A arte muitas vezes nos ajuda a exorcizar algumas questões que nem sempre lidamos tão bem. Para Caio a arte foi libertadora. Como relatou anteriormente, parte de sua motivação veio de uma culpa associada a sua homossexualidade, a sentir prazer, a fazer sexo, a ser visto e se enxergar como homem gay. Colocar essa narrativa no papel, através da colagem, desenho e outras mídias, lhe permitiu se entender melhor como indivíduo, sendo uma ferramenta de autoconhecimento. Na segunda parte desse trabalho, o de levá-lo para a rua, torná-lo público, com sticker ou lambe-lambe, o artista procura através do “ato de ser visto” mostrar sua existência sua participação no tecido social, tornando a exposição tão relevante quanto o ato de criação.

O jakezine surge desse processo de autoconhecimento e libertação. O pseudônimo do Jake é uma homenagem ao primeiro relacionamento que Caio teve, quando foi morar no exterior, o nome dele era Jake e foi a primeira vez que o artista teve a oportunidade de sair do armário e efetivamente se ver como homem gay, foi a primeira vez que se apaixonou. Apesar do relacionamento não ter dado certo, Caio entende este momento como ponto de virada em sua vida, o que torna o nome tão ideal para o projeto. Para o artista, “os desenhos refletem a minha construção de sexualidade, baseada no corpo masculino representado no pornô gay, o qual era a referência que eu tinha acesso, escondido no meu quarto, pela internet, nos anos 00. Aos poucos, a medida que me aprofundo na construção do zine, vejo esse estereótipo do pornô gay ir se dissolvendo, como um processo natural, a medida que vou soltando as minhas amarras, de ir surgindo cada vez mais a minha sexualidade real e menos essa sexualidade projetada pelo pornô.”

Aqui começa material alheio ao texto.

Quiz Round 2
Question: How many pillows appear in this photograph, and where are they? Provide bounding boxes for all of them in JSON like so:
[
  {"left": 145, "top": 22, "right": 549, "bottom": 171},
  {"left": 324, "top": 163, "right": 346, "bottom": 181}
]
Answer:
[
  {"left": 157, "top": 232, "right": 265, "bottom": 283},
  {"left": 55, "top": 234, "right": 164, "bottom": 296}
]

No jakezine, Caio pode perceber o quanto ainda é um tabu trabalhar o corpo masculino, na erotização do corpo masculino, na representação do pênis. Desde o processo de de obter coragem para desenhar até o modo como as pessoas reagem, há sempre um enfrentamento. Segundo Caio, os adesivos são destruídos e retirados das ruas, diferente de outros projetos, que se mantém por mais tempo. Para ele, “apesar de estarmos acostumados com a super erotização do corpo feminino, nossa sociedade tem muito medo dos corpos em geral.” Por isso em seu trabalho representatividade é a grande questão. Em nível pessoal o trabalho com a arte homoerótica auxilia o artista a se entender e se ver como homem gay, e em nível social torna a homossexualidade presente, traz ela para o dia a dia de outras pessoas, mostrando que a nossa sexualidade não deve ser colocada para debaixo dos panos, escondida. Para Caio é preciso afirmar que estamos nas ruas, belos, coloridos, e como seres humanos que tem sim uma sexualidade que não deve ser escondida de maneira alguma.

Os desenho e intervenções feitos pelo artistas podem ser vistos nas ruas de Porto Alegre, mas também estão no @jakezine que é o espaço onde o artista documenta o próprio processo, permitindo também que ele se relacione com um público maior.

Caio finaliza dizendo: “não posso dizer que existe um artista ou artistas que me inspiram, mas sim que as pessoas me inspiram, as experiências me inspiram”. A gente do Alguém Avisa só torce que o trabalho do Caio também sirva de inspiração para muita gente, e que quando alguém o veja, seja na rua ou na internet, sinta-se representado, feliz, “belo e colorido”.